_Page text_
Hehehe, all very amusing - I think I get the idea. Thanks y’all!
ALL sterotypes have a certain amount of truth attached to them…That’s why they are sterotypes!!!
fchick,
Where are you from? I presume that you don’t understand that, in the U.S., soccer (called “football” in your country, I assume) is not played universally, as it is in many countries. It’s somewhat unusual in the inner cities or in rural areas. It’s played more frequently though in suburbs, particularly the more well-off ones. There are amateur leagues for both boys and girls from about five years old up and soccer teams in high schools. There are soccer teams in colleges, although it’s not usually considered a major sport there, and there’s a professional league that doesn’t get mentioned much in the sports sections of papers.
Soccer is thus (at least by reputation) the sport that the children of well-off suburbanites play. A “soccer mom” is the sort of well-off suburban mother who spends a lot of her time getting her children to the various activities they engage in. As a section of the voting population, “soccer moms” tend to be concerned with what politicians think of as “children’s issues.”
Silly man, that would be a football mum.
Oh! I thought you said a soccer nun!
–Cliffy
OK, then, is there a stereotypical “football mum” in the UK? If not, is there a generic term for middle and mid-upper class mothers devoted to their children’s activities?

_Material supplied_

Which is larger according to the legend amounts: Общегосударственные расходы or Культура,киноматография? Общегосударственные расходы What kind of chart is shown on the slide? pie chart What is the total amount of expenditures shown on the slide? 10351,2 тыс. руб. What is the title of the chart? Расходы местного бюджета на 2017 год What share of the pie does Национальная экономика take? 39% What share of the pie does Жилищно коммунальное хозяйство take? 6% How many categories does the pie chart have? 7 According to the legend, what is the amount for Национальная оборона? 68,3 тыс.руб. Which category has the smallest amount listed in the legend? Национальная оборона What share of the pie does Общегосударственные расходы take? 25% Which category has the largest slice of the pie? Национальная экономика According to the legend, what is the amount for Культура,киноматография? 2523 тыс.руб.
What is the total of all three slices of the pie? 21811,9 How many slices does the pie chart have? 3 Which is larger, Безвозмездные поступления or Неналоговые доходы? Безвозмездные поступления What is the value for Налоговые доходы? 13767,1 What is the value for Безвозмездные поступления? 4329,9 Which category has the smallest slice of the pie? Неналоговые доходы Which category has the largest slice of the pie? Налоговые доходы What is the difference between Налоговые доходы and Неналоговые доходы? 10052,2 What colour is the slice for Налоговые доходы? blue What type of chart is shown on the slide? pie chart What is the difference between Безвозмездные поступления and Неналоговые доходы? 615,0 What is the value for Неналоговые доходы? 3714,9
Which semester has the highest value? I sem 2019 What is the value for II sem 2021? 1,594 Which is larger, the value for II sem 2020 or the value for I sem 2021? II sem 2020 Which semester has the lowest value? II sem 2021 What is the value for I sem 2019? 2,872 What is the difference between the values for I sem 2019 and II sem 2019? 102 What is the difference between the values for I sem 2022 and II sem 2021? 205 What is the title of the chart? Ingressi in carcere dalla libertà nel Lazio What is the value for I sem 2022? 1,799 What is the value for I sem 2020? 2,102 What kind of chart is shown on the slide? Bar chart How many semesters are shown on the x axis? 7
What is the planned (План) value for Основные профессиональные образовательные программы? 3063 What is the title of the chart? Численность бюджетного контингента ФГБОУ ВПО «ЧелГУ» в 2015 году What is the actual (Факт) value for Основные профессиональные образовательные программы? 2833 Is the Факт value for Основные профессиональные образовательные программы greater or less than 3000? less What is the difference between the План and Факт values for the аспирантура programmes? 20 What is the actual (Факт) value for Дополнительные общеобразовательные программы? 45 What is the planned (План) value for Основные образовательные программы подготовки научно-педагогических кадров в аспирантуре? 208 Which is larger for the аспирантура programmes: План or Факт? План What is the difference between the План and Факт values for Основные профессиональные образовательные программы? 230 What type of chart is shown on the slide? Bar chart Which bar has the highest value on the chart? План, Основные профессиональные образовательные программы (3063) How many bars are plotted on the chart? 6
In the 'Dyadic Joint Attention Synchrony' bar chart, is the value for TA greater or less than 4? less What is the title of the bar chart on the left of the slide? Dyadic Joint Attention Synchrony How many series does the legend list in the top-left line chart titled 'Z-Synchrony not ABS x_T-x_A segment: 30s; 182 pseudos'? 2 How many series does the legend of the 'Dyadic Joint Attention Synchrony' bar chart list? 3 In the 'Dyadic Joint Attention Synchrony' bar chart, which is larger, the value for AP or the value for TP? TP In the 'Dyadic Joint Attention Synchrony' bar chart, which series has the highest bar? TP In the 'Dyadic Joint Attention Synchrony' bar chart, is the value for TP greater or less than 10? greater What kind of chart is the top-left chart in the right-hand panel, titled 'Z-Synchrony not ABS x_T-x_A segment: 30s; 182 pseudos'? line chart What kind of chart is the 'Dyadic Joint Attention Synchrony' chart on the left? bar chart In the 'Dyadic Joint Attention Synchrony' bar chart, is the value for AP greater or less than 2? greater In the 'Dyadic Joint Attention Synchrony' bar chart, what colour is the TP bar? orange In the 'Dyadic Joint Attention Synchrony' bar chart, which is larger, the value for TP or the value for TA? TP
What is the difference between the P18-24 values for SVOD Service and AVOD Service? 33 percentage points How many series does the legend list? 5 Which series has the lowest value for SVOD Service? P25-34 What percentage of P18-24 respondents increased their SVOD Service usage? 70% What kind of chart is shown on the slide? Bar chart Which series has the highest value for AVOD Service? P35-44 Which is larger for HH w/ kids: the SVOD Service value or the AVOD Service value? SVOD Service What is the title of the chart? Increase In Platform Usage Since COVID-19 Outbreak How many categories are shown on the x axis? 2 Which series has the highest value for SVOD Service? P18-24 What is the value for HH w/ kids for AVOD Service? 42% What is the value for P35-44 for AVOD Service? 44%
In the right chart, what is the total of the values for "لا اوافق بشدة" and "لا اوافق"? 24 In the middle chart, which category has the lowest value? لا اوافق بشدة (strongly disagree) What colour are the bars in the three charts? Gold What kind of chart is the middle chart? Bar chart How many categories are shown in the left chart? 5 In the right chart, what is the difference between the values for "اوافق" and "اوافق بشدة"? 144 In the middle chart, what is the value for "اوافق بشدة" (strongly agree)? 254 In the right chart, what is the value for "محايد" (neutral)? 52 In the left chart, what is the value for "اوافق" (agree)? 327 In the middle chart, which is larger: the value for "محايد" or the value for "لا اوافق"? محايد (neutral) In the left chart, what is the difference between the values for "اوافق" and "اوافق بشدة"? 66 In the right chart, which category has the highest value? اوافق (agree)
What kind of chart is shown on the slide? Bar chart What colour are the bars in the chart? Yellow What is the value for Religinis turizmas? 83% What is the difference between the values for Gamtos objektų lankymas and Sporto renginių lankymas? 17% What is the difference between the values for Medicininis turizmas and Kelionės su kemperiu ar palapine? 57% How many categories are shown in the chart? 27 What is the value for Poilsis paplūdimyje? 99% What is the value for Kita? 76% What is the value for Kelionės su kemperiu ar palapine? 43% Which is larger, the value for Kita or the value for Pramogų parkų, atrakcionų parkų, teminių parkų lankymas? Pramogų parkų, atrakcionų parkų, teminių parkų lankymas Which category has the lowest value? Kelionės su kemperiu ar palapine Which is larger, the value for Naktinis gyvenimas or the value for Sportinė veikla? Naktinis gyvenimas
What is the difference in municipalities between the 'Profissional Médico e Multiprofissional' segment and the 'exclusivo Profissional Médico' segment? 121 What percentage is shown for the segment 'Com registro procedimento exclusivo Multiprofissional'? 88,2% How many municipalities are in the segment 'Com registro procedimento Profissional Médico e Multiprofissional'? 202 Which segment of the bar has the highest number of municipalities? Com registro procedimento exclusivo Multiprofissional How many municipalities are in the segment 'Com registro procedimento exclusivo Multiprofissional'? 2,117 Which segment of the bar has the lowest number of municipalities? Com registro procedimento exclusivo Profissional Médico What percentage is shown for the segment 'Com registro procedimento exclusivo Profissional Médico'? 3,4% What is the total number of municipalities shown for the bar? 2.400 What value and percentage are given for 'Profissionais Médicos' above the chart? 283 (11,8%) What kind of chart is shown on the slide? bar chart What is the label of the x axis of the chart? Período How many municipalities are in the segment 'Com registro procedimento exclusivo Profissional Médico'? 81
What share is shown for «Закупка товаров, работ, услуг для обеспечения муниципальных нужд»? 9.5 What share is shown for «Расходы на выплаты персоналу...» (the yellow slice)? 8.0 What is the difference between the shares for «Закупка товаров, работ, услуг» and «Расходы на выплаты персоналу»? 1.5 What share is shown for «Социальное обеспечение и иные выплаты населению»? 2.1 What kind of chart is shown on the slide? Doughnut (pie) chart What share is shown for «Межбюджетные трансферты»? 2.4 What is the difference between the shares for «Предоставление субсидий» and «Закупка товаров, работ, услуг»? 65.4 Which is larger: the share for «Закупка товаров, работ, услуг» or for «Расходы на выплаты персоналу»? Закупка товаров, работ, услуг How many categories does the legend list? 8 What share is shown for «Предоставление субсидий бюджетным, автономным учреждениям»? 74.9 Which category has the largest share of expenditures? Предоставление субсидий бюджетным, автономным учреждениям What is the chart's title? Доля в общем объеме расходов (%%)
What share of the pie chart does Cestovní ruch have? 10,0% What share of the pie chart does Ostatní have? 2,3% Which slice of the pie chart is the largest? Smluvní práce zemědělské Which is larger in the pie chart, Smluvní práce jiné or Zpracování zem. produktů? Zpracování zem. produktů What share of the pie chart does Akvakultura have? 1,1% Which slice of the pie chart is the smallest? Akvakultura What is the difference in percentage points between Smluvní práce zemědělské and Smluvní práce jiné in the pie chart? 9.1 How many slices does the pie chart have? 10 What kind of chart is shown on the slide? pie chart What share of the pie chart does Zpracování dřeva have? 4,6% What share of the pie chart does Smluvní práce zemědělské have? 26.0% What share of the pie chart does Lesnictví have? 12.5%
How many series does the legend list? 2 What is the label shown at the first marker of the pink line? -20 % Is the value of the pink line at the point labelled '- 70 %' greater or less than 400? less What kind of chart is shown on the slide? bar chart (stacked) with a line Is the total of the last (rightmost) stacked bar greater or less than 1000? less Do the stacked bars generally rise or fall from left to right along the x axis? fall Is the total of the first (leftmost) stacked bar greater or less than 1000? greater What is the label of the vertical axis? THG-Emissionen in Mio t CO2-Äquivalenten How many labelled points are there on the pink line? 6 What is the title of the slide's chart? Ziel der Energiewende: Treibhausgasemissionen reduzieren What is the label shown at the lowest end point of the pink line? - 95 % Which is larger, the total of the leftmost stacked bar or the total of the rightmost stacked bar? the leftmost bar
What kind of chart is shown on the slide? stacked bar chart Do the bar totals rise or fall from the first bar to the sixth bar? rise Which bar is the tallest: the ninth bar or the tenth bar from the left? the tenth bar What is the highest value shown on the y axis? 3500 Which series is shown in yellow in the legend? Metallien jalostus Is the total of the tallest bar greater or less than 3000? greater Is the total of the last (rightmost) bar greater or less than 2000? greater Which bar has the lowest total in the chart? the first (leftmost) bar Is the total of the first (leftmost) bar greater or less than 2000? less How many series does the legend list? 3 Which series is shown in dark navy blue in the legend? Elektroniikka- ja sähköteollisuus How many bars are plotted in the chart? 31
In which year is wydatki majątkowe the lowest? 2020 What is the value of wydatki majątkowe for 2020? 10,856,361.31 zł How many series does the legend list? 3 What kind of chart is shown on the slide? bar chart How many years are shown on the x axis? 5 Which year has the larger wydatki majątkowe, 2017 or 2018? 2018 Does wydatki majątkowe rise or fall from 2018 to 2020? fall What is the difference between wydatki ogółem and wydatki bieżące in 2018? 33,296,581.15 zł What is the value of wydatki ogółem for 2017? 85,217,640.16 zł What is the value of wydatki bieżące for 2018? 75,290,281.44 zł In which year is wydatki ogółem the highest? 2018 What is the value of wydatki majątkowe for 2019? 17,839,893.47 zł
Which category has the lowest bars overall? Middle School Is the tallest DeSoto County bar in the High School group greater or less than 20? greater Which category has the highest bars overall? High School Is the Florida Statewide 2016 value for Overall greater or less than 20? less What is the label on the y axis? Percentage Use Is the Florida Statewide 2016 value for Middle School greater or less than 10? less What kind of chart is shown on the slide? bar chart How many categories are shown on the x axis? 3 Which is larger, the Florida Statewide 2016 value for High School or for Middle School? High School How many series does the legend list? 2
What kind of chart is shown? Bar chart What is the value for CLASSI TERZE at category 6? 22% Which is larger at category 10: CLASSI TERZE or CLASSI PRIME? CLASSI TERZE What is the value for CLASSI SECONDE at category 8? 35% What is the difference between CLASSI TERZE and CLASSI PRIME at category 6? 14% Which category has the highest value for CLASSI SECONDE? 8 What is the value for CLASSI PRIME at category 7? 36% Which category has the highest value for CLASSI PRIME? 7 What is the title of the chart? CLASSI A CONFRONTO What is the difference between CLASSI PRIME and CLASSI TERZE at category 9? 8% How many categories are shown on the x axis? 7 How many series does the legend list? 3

_Apply what you read_
**A)** Return a passage from the soccer mom discussion exactly as it appears. Begin at the words "Soccer is thus" and stop after "a soccer nun!".
**B)** For each statement, say whether the soccer mom discussion agrees with it (yes or no), and quote the exact words that decide it. (i) In the U.S., soccer is played everywhere, as it is in many countries. (ii) In the U.S., there are amateur soccer leagues for both boys and girls from about five years old up. (iii) The U.S. professional soccer league gets a lot of mention in the sports sections of papers.

_Results_
**A)**
Soccer is thus (at least by reputation) the sport that the children of well-off suburbanites play. A “soccer mom” is the sort of well-off suburban mother who spends a lot of her time getting her children to the various activities they engage in. As a section of the voting population, “soccer moms” tend to be concerned with what politicians think of as “children’s issues.”
Silly man, that would be a football mum.
Oh! I thought you said a soccer nun!

**B)**
(i) No: "soccer (called “football” in your country, I assume) is not played universally, as it is in many countries."
(ii) Yes: "There are amateur leagues for both boys and girls from about five years old up"
(iii) No: "there’s a professional league that doesn’t get mentioned much in the sports sections of papers."